Do ano passado para este, o número deu um salto de 100 milhões, acelerando a tendência que já se fazia sentir desde 1995. Nos anos 80 e na primeira metade dos anos 90, houve uma redução do número de pessoas com carência grave de alimentos, mas essa tendência sofreu uma inversão em meados dessa década e os números de pessoas com fome (e mortes por inanição) têm vindo a aumentar desde então. Note-se, como faz a FAO, que isto não se deve a falta de alimentos, que são cada vez mais abundantes. Deve-se à falta de dinheiro destas pessoas para comprar alimentos, agravada pela actual crise financeira - que reduz o crédito e as remessas de emigrantes. E ao facto de não possuírem capacidade autónoma de produção de alimentos devido à destruição da sua agricultura por opções políticas erradas, pela guerra, pela seca, pelas alterações climáticas, pela concorrência desleal da agricultura americana e europeia.
______________________________
**Ação pedida A**
Responda a estas perguntas sobre o texto acerca da fome no mundo:
(i) De quanto aumentou o número de pessoas com fome do ano passado para este?
(ii) Em que altura se inverteu a tendência de redução do número de pessoas com carência grave de alimentos?
(iii) Que dois efeitos da actual crise financeira são mencionados?
**Ação pedida B**
Retome o texto sobre a fome no mundo a partir do ponto em que termina.
As linhas não têm aqui qualquer papel.

[Entradas de dados recolhidos]
______________________________
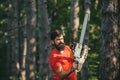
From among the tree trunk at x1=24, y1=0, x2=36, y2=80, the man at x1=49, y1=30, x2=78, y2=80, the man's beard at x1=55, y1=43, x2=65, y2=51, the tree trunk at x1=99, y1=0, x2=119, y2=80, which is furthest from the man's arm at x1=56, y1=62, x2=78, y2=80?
the tree trunk at x1=24, y1=0, x2=36, y2=80

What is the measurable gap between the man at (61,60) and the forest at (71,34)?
92 cm

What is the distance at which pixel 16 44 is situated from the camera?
25.1 meters

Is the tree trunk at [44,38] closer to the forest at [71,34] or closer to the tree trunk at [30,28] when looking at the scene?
the forest at [71,34]

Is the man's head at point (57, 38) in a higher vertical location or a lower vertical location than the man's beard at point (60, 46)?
higher

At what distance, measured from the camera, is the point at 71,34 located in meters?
18.5

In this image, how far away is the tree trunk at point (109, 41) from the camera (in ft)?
26.7

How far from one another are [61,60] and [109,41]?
1208mm

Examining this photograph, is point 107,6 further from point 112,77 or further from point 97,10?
point 97,10

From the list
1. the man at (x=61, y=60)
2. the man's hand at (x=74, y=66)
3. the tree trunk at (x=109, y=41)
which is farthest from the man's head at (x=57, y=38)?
the tree trunk at (x=109, y=41)

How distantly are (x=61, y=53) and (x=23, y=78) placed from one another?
1740 centimetres

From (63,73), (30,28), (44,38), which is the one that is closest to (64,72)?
(63,73)

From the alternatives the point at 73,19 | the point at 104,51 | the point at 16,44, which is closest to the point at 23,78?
the point at 16,44

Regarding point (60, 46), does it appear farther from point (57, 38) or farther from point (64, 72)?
point (64, 72)

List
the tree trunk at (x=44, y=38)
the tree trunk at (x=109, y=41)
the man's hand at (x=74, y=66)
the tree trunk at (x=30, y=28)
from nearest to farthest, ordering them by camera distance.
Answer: the man's hand at (x=74, y=66)
the tree trunk at (x=109, y=41)
the tree trunk at (x=44, y=38)
the tree trunk at (x=30, y=28)
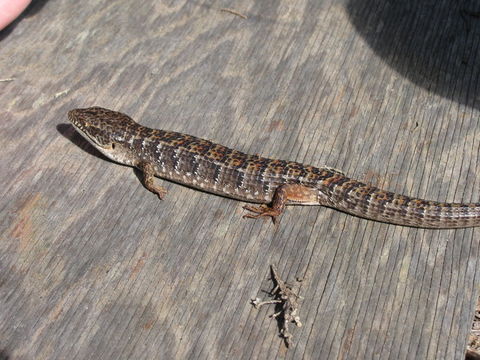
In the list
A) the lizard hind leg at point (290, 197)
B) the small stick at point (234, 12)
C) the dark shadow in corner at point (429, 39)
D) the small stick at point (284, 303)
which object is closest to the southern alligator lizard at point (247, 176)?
the lizard hind leg at point (290, 197)

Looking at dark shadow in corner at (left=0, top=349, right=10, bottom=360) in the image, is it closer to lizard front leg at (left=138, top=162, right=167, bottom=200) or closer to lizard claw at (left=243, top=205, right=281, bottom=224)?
lizard front leg at (left=138, top=162, right=167, bottom=200)

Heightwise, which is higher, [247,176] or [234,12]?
[234,12]

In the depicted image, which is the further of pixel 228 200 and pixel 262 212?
pixel 228 200

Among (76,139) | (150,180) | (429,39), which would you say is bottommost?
(429,39)

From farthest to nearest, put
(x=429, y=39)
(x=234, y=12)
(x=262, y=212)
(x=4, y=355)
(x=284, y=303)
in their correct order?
(x=234, y=12)
(x=429, y=39)
(x=262, y=212)
(x=284, y=303)
(x=4, y=355)

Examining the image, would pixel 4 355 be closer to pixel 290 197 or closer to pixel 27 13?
pixel 290 197

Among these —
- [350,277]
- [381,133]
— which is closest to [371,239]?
[350,277]

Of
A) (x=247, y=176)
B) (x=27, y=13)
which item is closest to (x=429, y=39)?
(x=247, y=176)
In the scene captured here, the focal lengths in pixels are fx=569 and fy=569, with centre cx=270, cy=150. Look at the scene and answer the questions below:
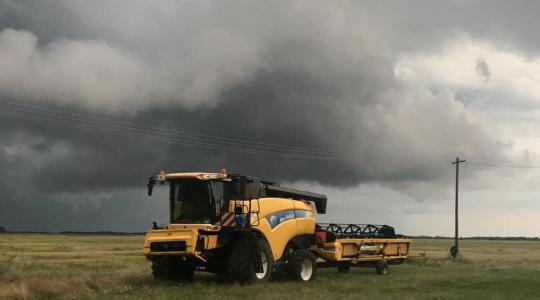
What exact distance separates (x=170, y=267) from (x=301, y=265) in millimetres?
4407

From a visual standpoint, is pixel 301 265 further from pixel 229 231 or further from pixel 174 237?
pixel 174 237

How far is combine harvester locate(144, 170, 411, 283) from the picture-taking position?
16.9 metres

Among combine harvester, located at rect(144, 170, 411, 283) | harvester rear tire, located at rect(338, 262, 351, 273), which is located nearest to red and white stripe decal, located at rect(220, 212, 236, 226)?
combine harvester, located at rect(144, 170, 411, 283)

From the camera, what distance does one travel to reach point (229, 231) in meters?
17.5

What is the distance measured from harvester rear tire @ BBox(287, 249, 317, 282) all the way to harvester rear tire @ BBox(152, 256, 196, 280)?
10.8ft

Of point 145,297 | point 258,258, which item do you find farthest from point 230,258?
point 145,297

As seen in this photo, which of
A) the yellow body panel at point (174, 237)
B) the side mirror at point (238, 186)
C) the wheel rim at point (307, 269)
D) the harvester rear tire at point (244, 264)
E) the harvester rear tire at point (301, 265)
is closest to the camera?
the yellow body panel at point (174, 237)

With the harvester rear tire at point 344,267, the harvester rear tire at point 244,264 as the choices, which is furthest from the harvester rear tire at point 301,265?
the harvester rear tire at point 344,267

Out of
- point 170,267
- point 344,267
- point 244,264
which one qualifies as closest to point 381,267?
point 344,267

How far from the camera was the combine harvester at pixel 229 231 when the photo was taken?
1692 cm

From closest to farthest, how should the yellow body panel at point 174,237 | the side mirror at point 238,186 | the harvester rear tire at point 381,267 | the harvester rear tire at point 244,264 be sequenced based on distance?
the yellow body panel at point 174,237, the harvester rear tire at point 244,264, the side mirror at point 238,186, the harvester rear tire at point 381,267

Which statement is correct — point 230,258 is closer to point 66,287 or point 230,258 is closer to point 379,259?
point 66,287

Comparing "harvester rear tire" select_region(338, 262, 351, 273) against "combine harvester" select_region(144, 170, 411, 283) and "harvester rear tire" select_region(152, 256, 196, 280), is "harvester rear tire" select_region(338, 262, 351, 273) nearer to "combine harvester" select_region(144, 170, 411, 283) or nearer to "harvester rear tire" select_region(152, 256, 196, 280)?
"combine harvester" select_region(144, 170, 411, 283)

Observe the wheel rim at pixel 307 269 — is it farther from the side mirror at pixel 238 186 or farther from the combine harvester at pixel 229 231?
the side mirror at pixel 238 186
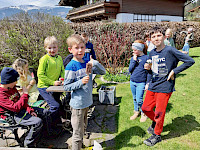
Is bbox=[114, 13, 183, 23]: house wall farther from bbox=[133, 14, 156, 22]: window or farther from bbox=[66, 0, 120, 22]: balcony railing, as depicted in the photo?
bbox=[66, 0, 120, 22]: balcony railing

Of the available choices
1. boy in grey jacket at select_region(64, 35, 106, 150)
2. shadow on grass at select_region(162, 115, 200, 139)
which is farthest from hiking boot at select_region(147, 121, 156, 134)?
boy in grey jacket at select_region(64, 35, 106, 150)

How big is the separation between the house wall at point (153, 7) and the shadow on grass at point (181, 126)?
16867 mm

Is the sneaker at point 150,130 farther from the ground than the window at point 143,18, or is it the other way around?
the window at point 143,18

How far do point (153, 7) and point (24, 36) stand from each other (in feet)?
62.5

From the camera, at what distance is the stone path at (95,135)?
3004 millimetres

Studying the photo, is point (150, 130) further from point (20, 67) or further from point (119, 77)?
point (119, 77)

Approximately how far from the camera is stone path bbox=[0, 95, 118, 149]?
3004 millimetres

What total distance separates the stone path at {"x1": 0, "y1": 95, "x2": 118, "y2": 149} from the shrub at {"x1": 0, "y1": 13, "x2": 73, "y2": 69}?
11.0 feet

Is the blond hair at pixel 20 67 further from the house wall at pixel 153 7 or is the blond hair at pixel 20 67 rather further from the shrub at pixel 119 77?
the house wall at pixel 153 7

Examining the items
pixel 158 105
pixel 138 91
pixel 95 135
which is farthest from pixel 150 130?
pixel 95 135

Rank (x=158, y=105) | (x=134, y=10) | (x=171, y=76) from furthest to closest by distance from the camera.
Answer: (x=134, y=10)
(x=158, y=105)
(x=171, y=76)

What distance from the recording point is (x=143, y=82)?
353 centimetres

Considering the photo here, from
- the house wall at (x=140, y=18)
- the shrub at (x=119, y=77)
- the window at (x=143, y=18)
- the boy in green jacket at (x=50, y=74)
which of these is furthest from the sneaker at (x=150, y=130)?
the window at (x=143, y=18)

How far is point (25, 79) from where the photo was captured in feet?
______________________________
**A sua resposta A**
(i) 100 milhões.
(ii) Em meados dos anos 90.
(iii) A redução do crédito e das remessas de emigrantes.

**A sua resposta B**
O triste cabo que dobramos este ano é particularmente irónico porque, em Setembro de 2000, os líderes mundiais, reunidos sob a égide das Nações Unidas, aprovaram uma Declaração que continha os Objectivos de Desenvolvimento do Milénio, onde se definiam metas concretas de combate à pobreza, à fome, à doença, à injustiça e à destruição do planeta entre as quais se encontrava a redução para metade até 2015 (em relação a 1990) do número de pessoas em situação de pobreza e fome extremas. E esta não foi a primeira vez que o mundo decidiu acabar com a fome. Em 1996, a Cimeira Mundial da Alimentação de Roma já tinha decidido reduzir os famintos a metade em 2015 e Jacques Diouf, que era e ainda é o director-geral da FAO, dizia na altura: "O objectivo está ao nosso alcance. Temos o conhecimento. Temos os recursos. E temos a vontade."
E ainda antes disto, na Conferência Mundial da Alimentação de 1974, o mundo já tinha até decidido acabar com a fome, a insegurança alimentar e a malnutrição "ao longo da década seguinte".
Apesar destas promessas, a fome mundial não deixou de alastrar: 825 milhões de famintos em 1995-97, 857 milhões em 2000-02, 873 milhões em 2004-06, 915 milhões em 2008, 1020 milhões este ano.
Há muitas maneiras de olhar para estes números, mas, pelo meu lado, gostaria que não olhássemos para os números. Ninguém sabe como é mil milhões de pessoas com fome. Mil milhões de pessoas não são ninguém. Não se pode conhecer mil milhões de pessoas, não se pode gostar de mil milhões de pessoas, não se pode sequer ver mil milhões de pessoas.
Pense apenas numa. Escolha uma.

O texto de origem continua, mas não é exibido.